= Salt Water Barrier (Delaware River) =

The Salt Water Barrier was a proposed project on the estuary of the Delaware River, which was projected in the late 1950s to convert the lower reaches of the Delaware into a freshwater lake. The barrier was proposed as a 30 ft high dam near New Castle, Delaware, 53,300 ft long, equipped with locks for the passage of shipping to Wilmington and Philadelphia. A study for the project was authorized by Congress in 1958, with engineering evaluations and public hearings by the U.S. Army Corps of Engineers. The prime purpose of the project was to develop the lower river as a source of drinking water for communities along the lower river. Objections to the barrier included concerns about the oyster industry, shipping constraints, increased shoaling, ice formation, and most importantly, the possibility of trapping pollutants above the barrier. The project was found to be technically feasible, but not economically practical. It was not included in the final Delaware River Basin Report of 1962, which proposed reservoirs higher in the Delaware River basin, and no further action was taken.

==Description==
The impoundment was to be located just upstream of the eastern terminus of the Chesapeake and Delaware Canal, south of New Castle, so that the canal could remain at sea-level. Studies examined problems of ship passage, which would necessitate a system to flush the locks with pumped water to prevent salt water contamination. The study indicated that in the absence of regular tidal flushing there would be a buildup of pollutants in the impoundment that would render the fresh water reservoir unusable.

The barrier itself was proposed as a low dike built using hydraulic fill, armored against storms with concrete paving. An overflow spillway was to be set in a section of concrete structure, adjacent to four navigation locks that could accommodate vessels of more than 40 ft draft.

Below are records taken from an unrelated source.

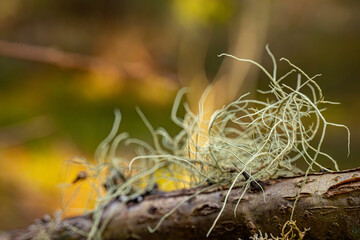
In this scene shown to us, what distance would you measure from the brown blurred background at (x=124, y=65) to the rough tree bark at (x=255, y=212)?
43.4 inches

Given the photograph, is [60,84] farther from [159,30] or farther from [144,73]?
[159,30]

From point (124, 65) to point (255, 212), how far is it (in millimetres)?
1935

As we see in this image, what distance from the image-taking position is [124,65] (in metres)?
2.32

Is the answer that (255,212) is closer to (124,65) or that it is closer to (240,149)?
(240,149)

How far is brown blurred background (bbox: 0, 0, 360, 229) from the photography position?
5.94 feet

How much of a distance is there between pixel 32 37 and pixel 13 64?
0.22m

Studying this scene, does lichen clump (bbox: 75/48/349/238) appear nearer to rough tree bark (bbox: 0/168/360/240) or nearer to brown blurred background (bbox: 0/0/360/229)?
rough tree bark (bbox: 0/168/360/240)

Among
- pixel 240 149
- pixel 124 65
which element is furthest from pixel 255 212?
pixel 124 65

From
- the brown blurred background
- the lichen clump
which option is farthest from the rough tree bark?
the brown blurred background

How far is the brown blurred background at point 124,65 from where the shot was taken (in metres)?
1.81

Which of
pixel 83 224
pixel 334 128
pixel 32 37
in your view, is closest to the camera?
pixel 83 224

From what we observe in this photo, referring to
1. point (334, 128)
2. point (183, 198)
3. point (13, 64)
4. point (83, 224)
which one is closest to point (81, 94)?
point (13, 64)

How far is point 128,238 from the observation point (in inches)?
25.3

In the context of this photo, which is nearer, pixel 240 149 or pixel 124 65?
pixel 240 149
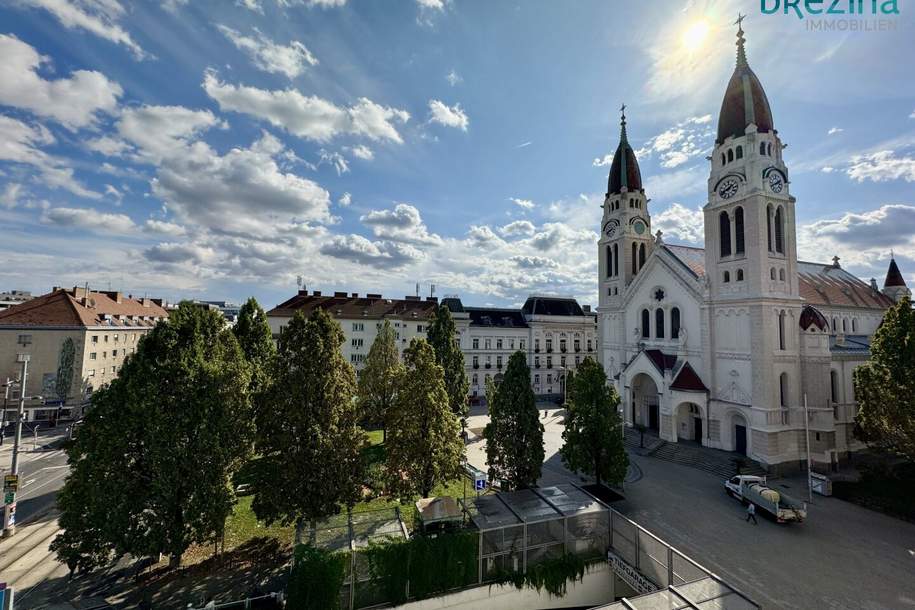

A 13 ft diameter tunnel was proposed to carry water from an intake structure near New Castle at a depth of about 400 ft for 39000 ft in populated areas, or in a cut-and-cover trench in rural areas over 60000 ft to Hoopes Reservoir above Wilmington. Costs were projected in 1960 to be about $345,000,000 for the barrier, and between $35,000,000 and $45,000,000 for water tunnels. Costs for an alternative intake from the reservoir behind the existing Conowingo Dam on the Susquehanna River were estimated to be between $140,000,000 and $170,000,000. Annual costs were estimated in the same proportion as the differences between the projects.